Âşık Remzâni

 

 

 

Seyyid Selahaddin Ocağı - Melik Gazi Sultan

 

Hüseyin ELMAS

Ekim  2015

 

İncelediğimiz ocaklar içerisinde tarihleri ile ilgili çok fazla bilgi derleyemediğimiz ocaklar olduğu gibi, hakkında değişik bilgilerin olduğu ocaklarımız da var, bunlardan birisi de Seyyid Selahaddin Ocağı’dır. Ocak mensubu ailelerden derlenen bilgiler ve menkıbeler ocakların tarihi ile ilgili en doğru veya doğruya en yakın bilgi olarak kabul edilebilir. Çünkü yüzyıllardır kuşaktan kuşağa anlatılan menkıbeler ocak mensubu ailelerin bugüne kadar taşıdığı anlatımlar ile biraz eksik, biraz fazla günümüze kadar aktarılmıştır.

 

Seyyid Selahaddin, Danişmend Emir Melik Gazi’nin oğludur. Anadolu’ya gelen üç yüz altmış erenden birisidir. Horasan Pir’leri diye anılan ulu Pir’lerdendir.

 

Babası Danişmend Emir Melik Gazi, Danişmend Beyliğinin kurucusudur. Malazgirt Savaşından sonra kurduğu (1071-1178) yılları arasında yaşayan Danişmend Beyliği Sivas, Malatya, Tokat, Amasya, Çorum, Çankırı, Ankara ve Kayseri bölgelerinde hüküm sürmüş bir Türkmen Beyliği’dir. Başkenti Sivas’tır. Diğer adıyla Gümüştekin Danişmend Ahmet Gazi, âlim, bilge ve faziletli bir zat olduğundan Sultan Alparslan’ın en yakınlarında bulunanlardan birisidir.

 

Türkmenlere öğretmenlik yaptığı için Danişmend Ahmet Gazi olarak anılmaya başlanmıştır. Sultan Alparslan emirlerine, “kim Anadolu’da nereleri fethederse oralarda kendi adlarına beylik kurabileceklerini” söyler.

 

Ahmet Gazi’de 1071’de Bizanslılardan Sivas bölgesini alıp Danişmendli Hanedanlığını kurdu. Danişmend Ahmet Melik Gazi 1104 yılında şehit edildikten sonra yerine oğlu Seyyid Selahaddin geçti.

────────────────────────────────────────

Seyyid Selahaddin Ocağı üzerine olan alıntıya göre Danişmend Beyliği'nin başkenti neresidir? Kayıtlar alıntıdan bağımsız, ayrı bir malzemedir.

[Uzamsal bir soru kümesinden kayıtlar]

────────────────────────────────────────

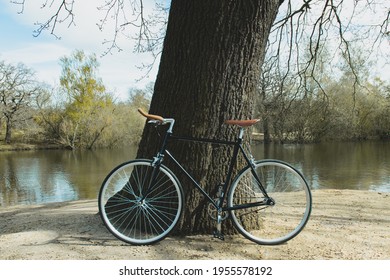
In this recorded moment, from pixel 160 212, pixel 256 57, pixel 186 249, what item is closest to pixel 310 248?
pixel 186 249

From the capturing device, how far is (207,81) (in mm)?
3340

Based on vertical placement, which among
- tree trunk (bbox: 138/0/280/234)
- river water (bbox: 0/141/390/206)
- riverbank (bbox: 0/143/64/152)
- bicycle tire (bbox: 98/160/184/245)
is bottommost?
river water (bbox: 0/141/390/206)

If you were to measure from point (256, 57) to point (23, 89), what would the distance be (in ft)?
111

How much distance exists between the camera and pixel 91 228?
355cm

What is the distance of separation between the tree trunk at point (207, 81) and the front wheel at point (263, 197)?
222 mm

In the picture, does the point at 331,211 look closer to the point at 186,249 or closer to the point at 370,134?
the point at 186,249

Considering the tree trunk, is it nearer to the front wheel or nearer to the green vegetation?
the front wheel

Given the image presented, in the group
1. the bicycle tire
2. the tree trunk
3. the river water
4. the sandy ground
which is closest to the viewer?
the sandy ground

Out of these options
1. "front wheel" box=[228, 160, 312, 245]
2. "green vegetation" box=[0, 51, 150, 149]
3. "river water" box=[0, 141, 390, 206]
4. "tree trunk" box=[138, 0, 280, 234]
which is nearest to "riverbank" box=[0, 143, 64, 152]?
"green vegetation" box=[0, 51, 150, 149]

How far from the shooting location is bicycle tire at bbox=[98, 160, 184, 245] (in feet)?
10.4

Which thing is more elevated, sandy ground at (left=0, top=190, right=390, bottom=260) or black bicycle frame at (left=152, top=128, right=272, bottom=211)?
black bicycle frame at (left=152, top=128, right=272, bottom=211)

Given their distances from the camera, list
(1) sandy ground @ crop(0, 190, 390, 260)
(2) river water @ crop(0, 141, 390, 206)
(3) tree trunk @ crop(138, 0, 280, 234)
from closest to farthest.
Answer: (1) sandy ground @ crop(0, 190, 390, 260), (3) tree trunk @ crop(138, 0, 280, 234), (2) river water @ crop(0, 141, 390, 206)

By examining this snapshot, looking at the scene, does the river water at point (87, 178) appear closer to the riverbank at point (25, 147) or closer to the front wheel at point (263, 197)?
the front wheel at point (263, 197)

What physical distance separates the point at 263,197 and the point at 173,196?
2.62 feet
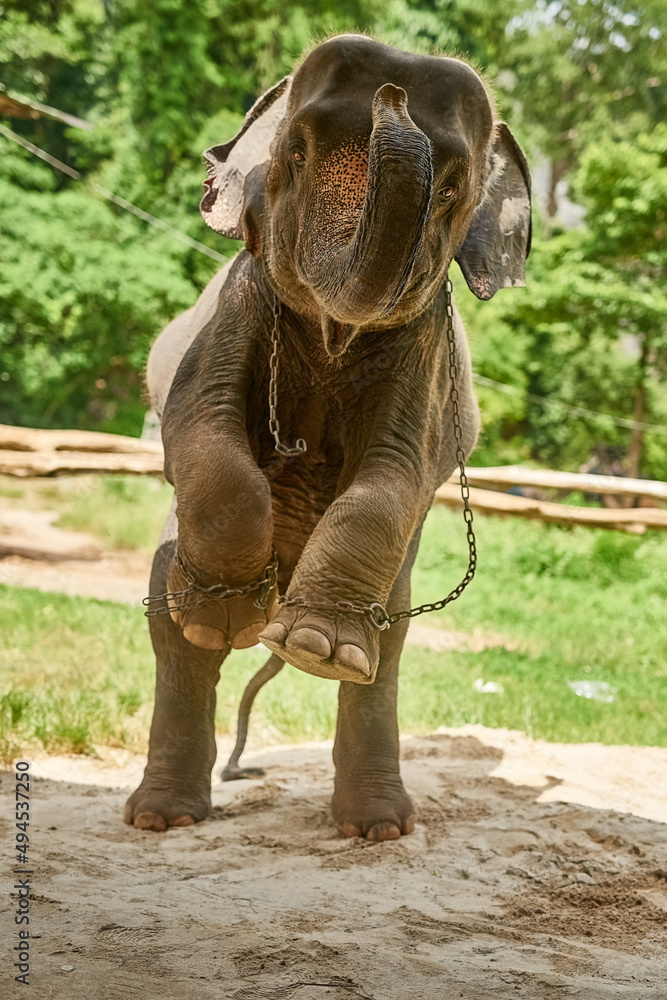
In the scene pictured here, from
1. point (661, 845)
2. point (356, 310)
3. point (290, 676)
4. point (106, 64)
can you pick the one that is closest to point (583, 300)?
point (106, 64)

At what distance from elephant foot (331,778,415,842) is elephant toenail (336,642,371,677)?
3.93 feet

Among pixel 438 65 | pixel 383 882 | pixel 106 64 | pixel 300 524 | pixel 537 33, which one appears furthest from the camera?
pixel 537 33

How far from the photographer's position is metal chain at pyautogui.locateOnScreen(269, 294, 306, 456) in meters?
2.97

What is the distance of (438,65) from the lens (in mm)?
2584

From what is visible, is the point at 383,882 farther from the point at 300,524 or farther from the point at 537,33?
the point at 537,33

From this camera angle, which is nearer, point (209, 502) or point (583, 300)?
point (209, 502)

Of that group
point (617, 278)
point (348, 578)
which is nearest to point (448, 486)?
point (617, 278)

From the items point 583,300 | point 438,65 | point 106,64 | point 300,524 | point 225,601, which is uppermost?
point 106,64

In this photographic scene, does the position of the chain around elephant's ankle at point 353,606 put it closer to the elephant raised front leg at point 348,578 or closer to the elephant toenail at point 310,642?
the elephant raised front leg at point 348,578

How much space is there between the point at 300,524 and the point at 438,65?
152 cm

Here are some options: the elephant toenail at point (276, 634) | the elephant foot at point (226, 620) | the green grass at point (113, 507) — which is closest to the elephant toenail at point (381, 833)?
the elephant foot at point (226, 620)

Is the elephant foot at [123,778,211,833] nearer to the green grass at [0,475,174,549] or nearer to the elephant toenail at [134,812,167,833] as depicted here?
the elephant toenail at [134,812,167,833]

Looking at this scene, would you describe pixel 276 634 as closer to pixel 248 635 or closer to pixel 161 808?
pixel 248 635

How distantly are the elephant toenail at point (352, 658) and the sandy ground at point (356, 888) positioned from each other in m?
0.61
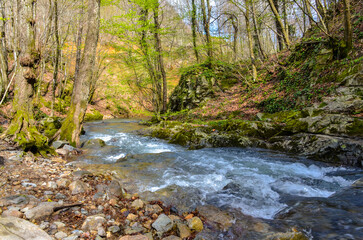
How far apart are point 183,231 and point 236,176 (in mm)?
2772

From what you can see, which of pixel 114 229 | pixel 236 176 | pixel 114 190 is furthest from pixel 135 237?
pixel 236 176

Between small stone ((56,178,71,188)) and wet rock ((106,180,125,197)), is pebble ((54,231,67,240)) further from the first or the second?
small stone ((56,178,71,188))

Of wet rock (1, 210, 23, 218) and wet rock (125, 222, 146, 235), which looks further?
wet rock (125, 222, 146, 235)

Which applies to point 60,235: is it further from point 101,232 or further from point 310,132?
point 310,132

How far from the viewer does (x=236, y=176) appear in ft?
16.5

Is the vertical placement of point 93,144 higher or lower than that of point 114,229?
higher

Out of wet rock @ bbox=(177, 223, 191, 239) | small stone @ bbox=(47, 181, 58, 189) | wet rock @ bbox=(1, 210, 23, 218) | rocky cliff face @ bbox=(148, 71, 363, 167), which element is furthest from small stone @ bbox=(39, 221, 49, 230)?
rocky cliff face @ bbox=(148, 71, 363, 167)

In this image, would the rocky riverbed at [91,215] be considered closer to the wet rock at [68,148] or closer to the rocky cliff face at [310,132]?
the wet rock at [68,148]

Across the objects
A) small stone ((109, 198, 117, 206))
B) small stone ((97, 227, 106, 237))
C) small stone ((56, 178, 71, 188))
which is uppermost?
small stone ((56, 178, 71, 188))

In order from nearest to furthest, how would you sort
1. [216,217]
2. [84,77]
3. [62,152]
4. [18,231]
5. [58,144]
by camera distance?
[18,231], [216,217], [62,152], [58,144], [84,77]

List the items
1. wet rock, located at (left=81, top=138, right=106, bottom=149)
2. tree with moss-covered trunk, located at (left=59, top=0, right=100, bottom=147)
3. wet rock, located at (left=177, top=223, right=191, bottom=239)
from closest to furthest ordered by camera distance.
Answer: wet rock, located at (left=177, top=223, right=191, bottom=239), tree with moss-covered trunk, located at (left=59, top=0, right=100, bottom=147), wet rock, located at (left=81, top=138, right=106, bottom=149)

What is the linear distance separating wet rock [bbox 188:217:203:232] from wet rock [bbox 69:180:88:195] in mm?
2011

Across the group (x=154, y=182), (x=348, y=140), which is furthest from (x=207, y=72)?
(x=154, y=182)

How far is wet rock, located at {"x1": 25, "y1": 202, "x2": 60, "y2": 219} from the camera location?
8.14 ft
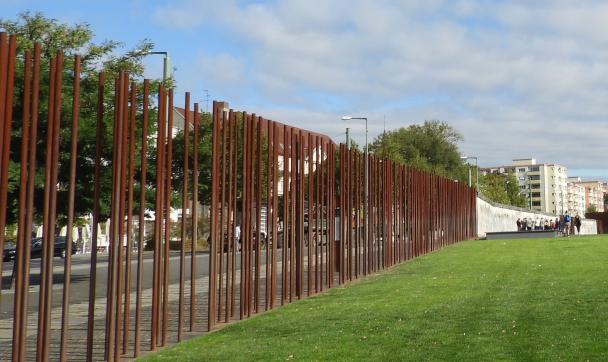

────────────────────────────────────────

## Sonuç
Sivas.